[Entries taken from a collection]
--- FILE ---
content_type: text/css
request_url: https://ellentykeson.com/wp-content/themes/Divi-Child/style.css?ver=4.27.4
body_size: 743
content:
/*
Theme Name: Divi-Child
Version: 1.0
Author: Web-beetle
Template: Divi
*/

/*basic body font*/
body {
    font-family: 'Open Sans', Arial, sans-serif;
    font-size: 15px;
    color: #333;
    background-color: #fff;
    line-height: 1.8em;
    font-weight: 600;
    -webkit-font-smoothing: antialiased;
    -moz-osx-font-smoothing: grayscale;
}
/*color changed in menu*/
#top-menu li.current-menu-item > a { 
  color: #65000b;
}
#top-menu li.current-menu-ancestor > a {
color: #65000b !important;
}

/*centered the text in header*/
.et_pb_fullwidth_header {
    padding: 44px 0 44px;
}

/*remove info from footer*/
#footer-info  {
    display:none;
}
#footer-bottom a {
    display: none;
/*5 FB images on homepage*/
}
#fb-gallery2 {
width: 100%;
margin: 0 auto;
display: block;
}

Exercise ->
Quote only the lines from the one containing "display:none;" through the final line of the records, with both ends included.

Exercise answer ->
    display:none;
}
#footer-bottom a {
    display: none;
/*5 FB images on homepage*/
}
#fb-gallery2 {
width: 100%;
margin: 0 auto;
display: block;
}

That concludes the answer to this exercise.